# Evaluate with ROUGE

In [1]:
# Define RetrievalQA chain
import utils  # Import the whole module so you can reload it
import importlib

importlib.reload(utils)

from utils import init_qa_chain
qa_chain = init_qa_chain()
print("✅ RetrievalQA chain created")

  embedding = OpenAIEmbeddings(openai_api_key=keys["OPENAI_API_KEY"])

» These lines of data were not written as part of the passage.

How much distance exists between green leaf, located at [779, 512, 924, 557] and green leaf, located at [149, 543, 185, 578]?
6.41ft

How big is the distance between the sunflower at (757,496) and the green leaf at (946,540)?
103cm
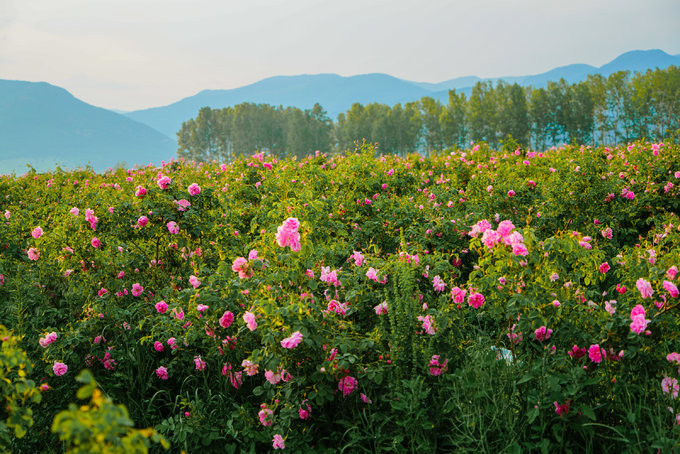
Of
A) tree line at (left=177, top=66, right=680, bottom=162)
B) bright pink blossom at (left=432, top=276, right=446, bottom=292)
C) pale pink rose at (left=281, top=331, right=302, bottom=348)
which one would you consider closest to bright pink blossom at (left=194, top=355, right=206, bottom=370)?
pale pink rose at (left=281, top=331, right=302, bottom=348)

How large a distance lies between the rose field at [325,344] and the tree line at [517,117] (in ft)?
165

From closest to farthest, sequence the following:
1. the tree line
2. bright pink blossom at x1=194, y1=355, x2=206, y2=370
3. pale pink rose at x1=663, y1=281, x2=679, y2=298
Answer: pale pink rose at x1=663, y1=281, x2=679, y2=298, bright pink blossom at x1=194, y1=355, x2=206, y2=370, the tree line

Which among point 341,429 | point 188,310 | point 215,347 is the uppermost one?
point 188,310

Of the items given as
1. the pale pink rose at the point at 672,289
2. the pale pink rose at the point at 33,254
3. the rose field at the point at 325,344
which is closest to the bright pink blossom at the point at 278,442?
the rose field at the point at 325,344

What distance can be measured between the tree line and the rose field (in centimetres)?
5018

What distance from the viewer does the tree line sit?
56.0m

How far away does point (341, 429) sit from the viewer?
7.59 feet

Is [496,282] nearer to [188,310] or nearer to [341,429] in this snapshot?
[341,429]

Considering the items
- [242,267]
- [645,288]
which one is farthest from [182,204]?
[645,288]

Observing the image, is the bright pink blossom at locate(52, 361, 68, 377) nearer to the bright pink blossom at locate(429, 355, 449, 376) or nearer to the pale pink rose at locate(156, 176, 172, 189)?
the pale pink rose at locate(156, 176, 172, 189)

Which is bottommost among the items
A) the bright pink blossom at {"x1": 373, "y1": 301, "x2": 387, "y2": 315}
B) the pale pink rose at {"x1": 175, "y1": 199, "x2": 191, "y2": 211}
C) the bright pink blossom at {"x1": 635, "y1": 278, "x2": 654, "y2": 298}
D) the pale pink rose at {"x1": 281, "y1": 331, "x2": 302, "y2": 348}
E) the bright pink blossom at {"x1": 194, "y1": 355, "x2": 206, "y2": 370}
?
the bright pink blossom at {"x1": 194, "y1": 355, "x2": 206, "y2": 370}

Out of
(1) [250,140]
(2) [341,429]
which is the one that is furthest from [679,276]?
(1) [250,140]

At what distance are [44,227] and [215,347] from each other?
13.2 feet

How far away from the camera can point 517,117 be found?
60594 mm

✅ RetrievalQA chain created


  llm = ChatOpenAI(temperature=0, model="gpt-4", openai_api_key=keys["OPENAI_API_KEY"])


In [2]:
import evaluate
from nltk.tokenize import sent_tokenize
import nltk

# Ensure required tokenizer
nltk.download('punkt')

# Load ROUGE metric
rouge = evaluate.load("rouge")

def compute_rouge(generated_text, reference_text):
    """
    Compute ROUGE score between a reference answer and a generated answer.
    """
    # Ensure text is split into sentences with newlines
    generated = "\n".join(sent_tokenize(generated_text.strip()))
    reference = "\n".join(sent_tokenize(reference_text.strip()))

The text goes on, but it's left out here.